__Problem to solve__.
Exclude pictures; retype the lines below from the line containing "Sugo Cork Rugs: novos tapetes à antiga" through the end of the records, both ends kept.

─── Provided data

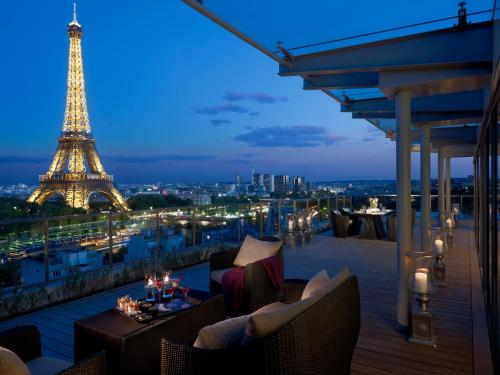 Shangri-La Hotel, Paris photo 38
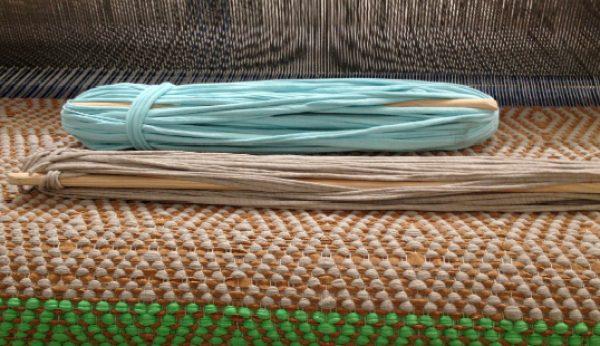 Sugo Cork Rugs: novos tapetes à antiga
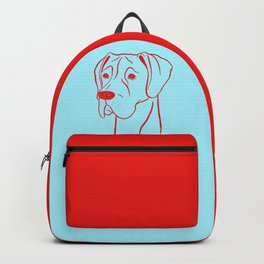 Great Dane (Cyan and Red) Backpack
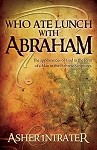Who Ate Lunch with Abraham Book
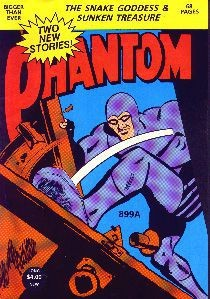 Frew - The Phantom Issue #899A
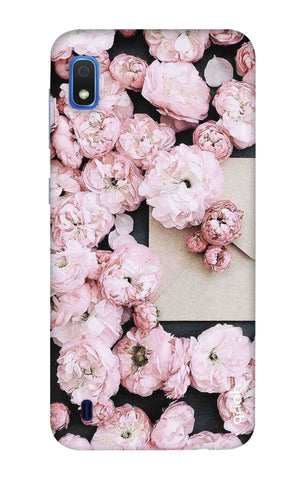 Roses All Over Samsung Galaxy A10 Cases & Covers Online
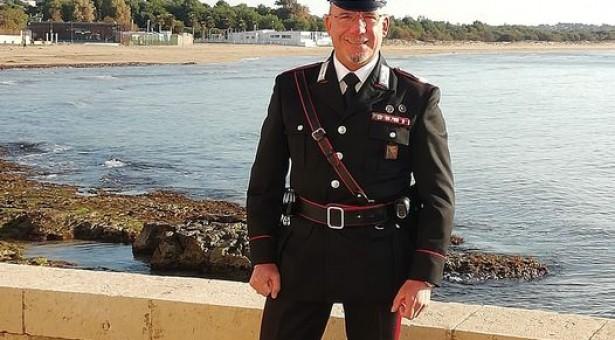 In pensione il carabiniere Salvatore Assenza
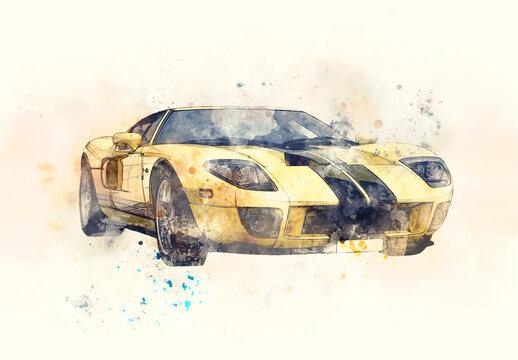 Watercolor Sketch Photo Effect
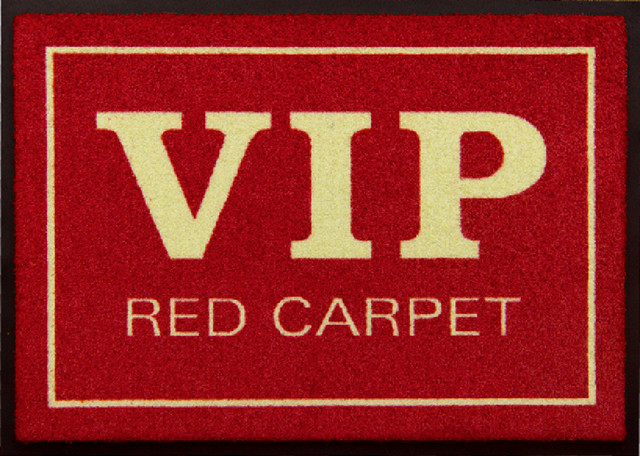 Easy Clean Red VIP Doormat, Small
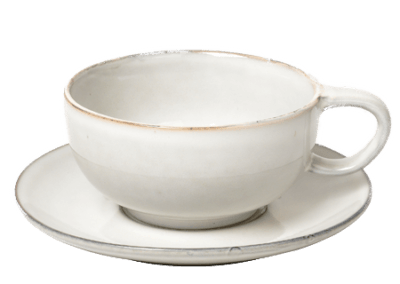 Cup w/Saucer Nordic Sand 25cl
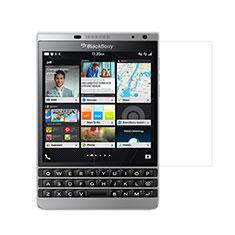 Schutzfolie Displayschutzfolie Panzerfolie Skins zum Aufkleben für Blackberry Passport Silver Edition Klar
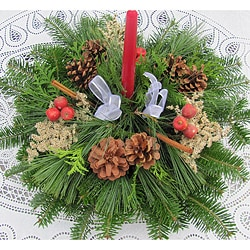 Fresh Balsam Candle Apples & Cinnamon Centerpiece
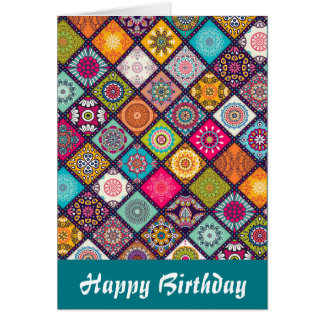 Mandala pattern colourful birthday card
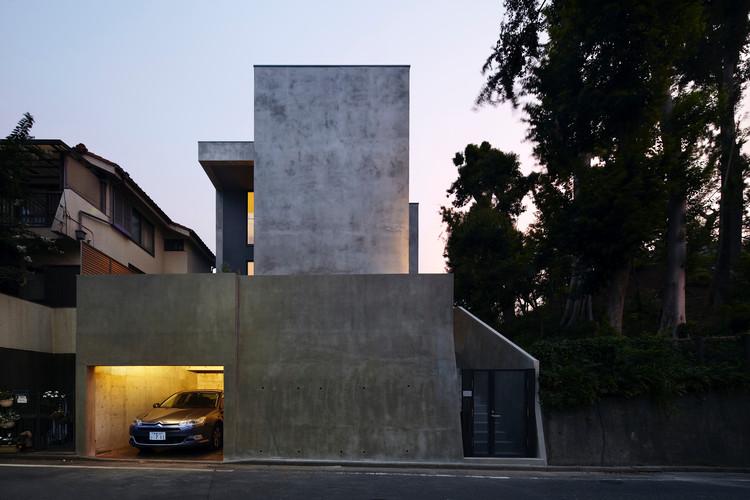 Area Park Studio / Atsushi + Naoko Kasuya / KAO, © Kim Yongkwan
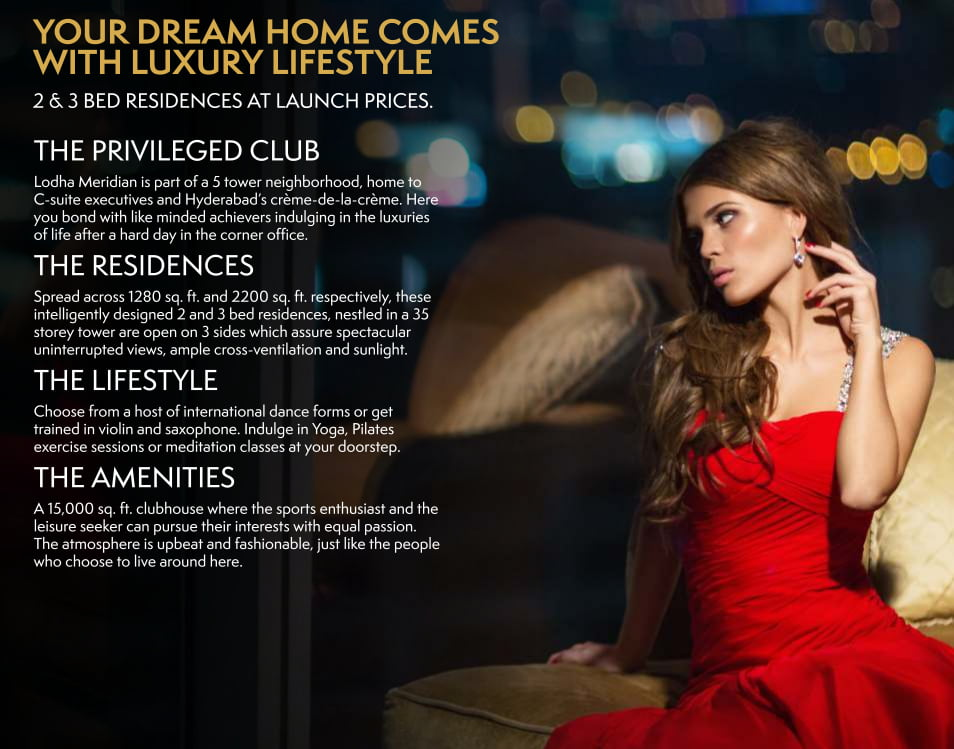 lodha-meridian-hitech-city-hyderabad-call-09958959555-about-the-project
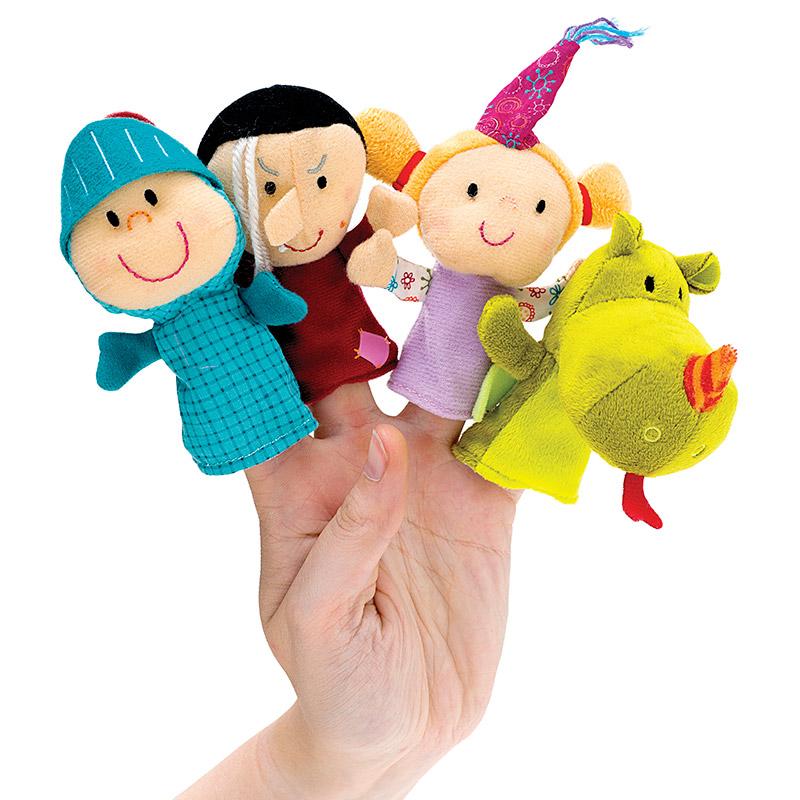 Set Marionetas de Dedo: Cuento de Hadas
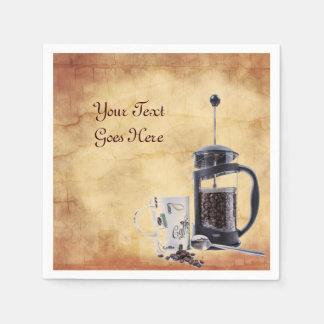 Servilleta Desechable Craving del cafeína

──────

__Exercise result__.
 Sugo Cork Rugs: novos tapetes à antiga
 Great Dane (Cyan and Red) Backpack
Who Ate Lunch with Abraham Book
 Frew - The Phantom Issue #899A
 Roses All Over Samsung Galaxy A10 Cases & Covers Online
 In pensione il carabiniere Salvatore Assenza
 Watercolor Sketch Photo Effect
 Easy Clean Red VIP Doormat, Small
 Cup w/Saucer Nordic Sand 25cl
 Schutzfolie Displayschutzfolie Panzerfolie Skins zum Aufkleben für Blackberry Passport Silver Edition Klar
 Fresh Balsam Candle Apples & Cinnamon Centerpiece
 Mandala pattern colourful birthday card
 Area Park Studio / Atsushi + Naoko Kasuya / KAO, © Kim Yongkwan
 lodha-meridian-hitech-city-hyderabad-call-09958959555-about-the-project
 Set Marionetas de Dedo: Cuento de Hadas
 Servilleta Desechable Craving del cafeína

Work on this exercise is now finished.